■ **Exercise passage**:
Starting and growing an ecommerce company requires a healthy inflow of funds — and that’s where ecommerce financing comes in. Ecommerce financing is the capital that online companies secure to start or grow the business. This type of funding can make it possible to make essential purchases, invest in research and development, cover payroll during lulls, and support any other business goal needing an infusion of cash.  

Both short- and long-term financing can support an ecommerce startup’s success and longevity. Short-term funding — like business credit cards, a business line of credit, and working capital loans — can help meet your business’s immediate needs and ensure smooth daily operations and steady cash flow. Long-term investments, like equity financing and long-term loans, can help fund your company well into the future, while supporting strategic development and sustained growth. 

Finding the right mix of ecommerce financing can help your company grow while maintaining healthy profit margins — so let’s take a look at the options.

How ecommerce financing may benefit your startup 

Wondering if the time has come for your ecommerce business to get a cash injection? Here are the benefits of securing funding for your ecommerce business, plus signs that your startup is ready for financing.

Managing cash flow 

If you’re having trouble managing cash flow, that’s a sign your startup could benefit from financing. Having sufficient working capital will help your company to cover day-to-day operational expenses during slow sales periods, navigate unexpected costs, and prepare for busier sales months, without financial strain. Ecommerce funding can also help bridge the extended cash conversion cycle between upfront stock and inventory purchases and anticipated sales.

■ **Data excerpt**:
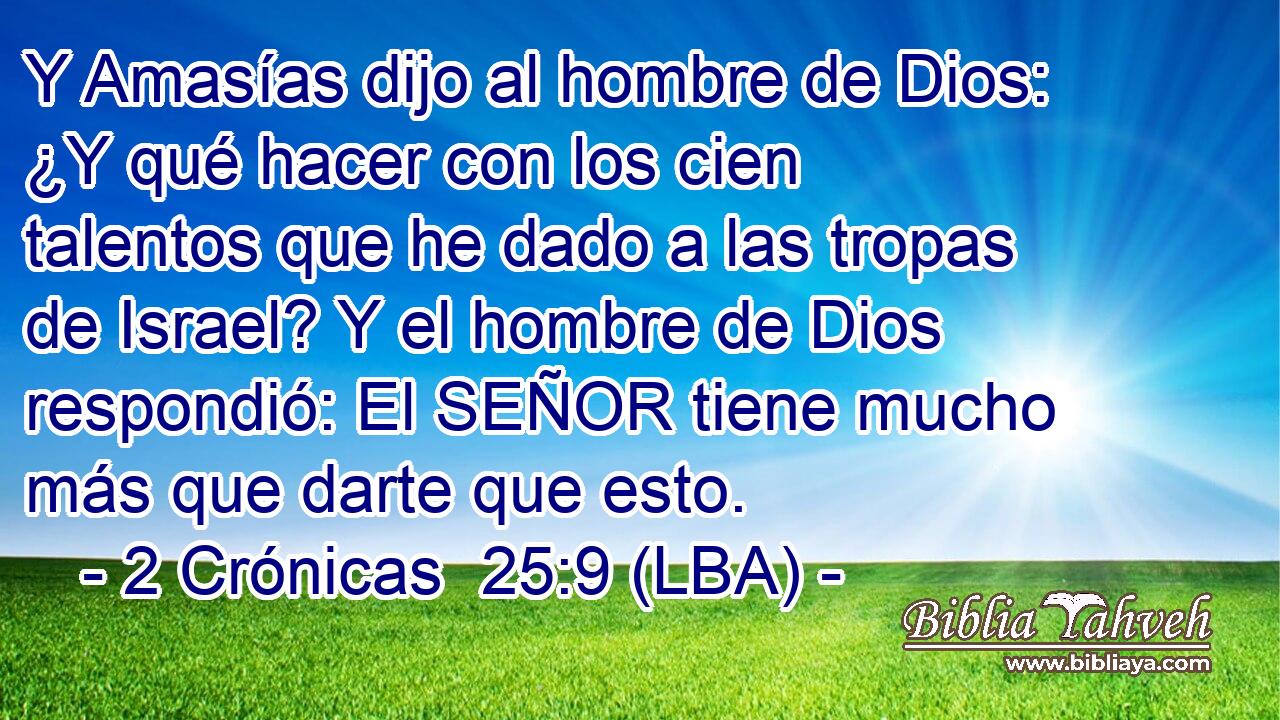 Y Amasías dijo al hombre de Dios: ¿Y qué hacer con los cien talentos que he dado a las tropas de Israel? Y el hombre de Dios respondió: El SEÑOR tiene mucho más que darte que esto.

■ **Exercise A**: In the passage on ecommerce financing, which forms of short-term funding are named?
■ **Exercise B**: Summarize the passage on ecommerce financing in two sentences.
■ **Exercise C**: Transcribe the part of the passage on ecommerce financing starting at "Finding the right" and ending at "at the options.".

■ **Task output A**: Business credit cards, a business line of credit, and working capital loans.

■ **Task output B**: Ecommerce financing is the capital online companies secure to start or grow, and both short-term funding (such as credit cards, lines of credit, and working capital loans) and long-term funding (such as equity financing and long-term loans) can support a startup's success. Trouble managing cash flow is one sign a startup could benefit from financing, since working capital helps cover daily expenses in slow periods, handle unexpected costs, and bridge the gap between inventory purchases and sales.

■ **Task output C**:
Finding the right mix of ecommerce financing can help your company grow while maintaining healthy profit margins — so let’s take a look at the options.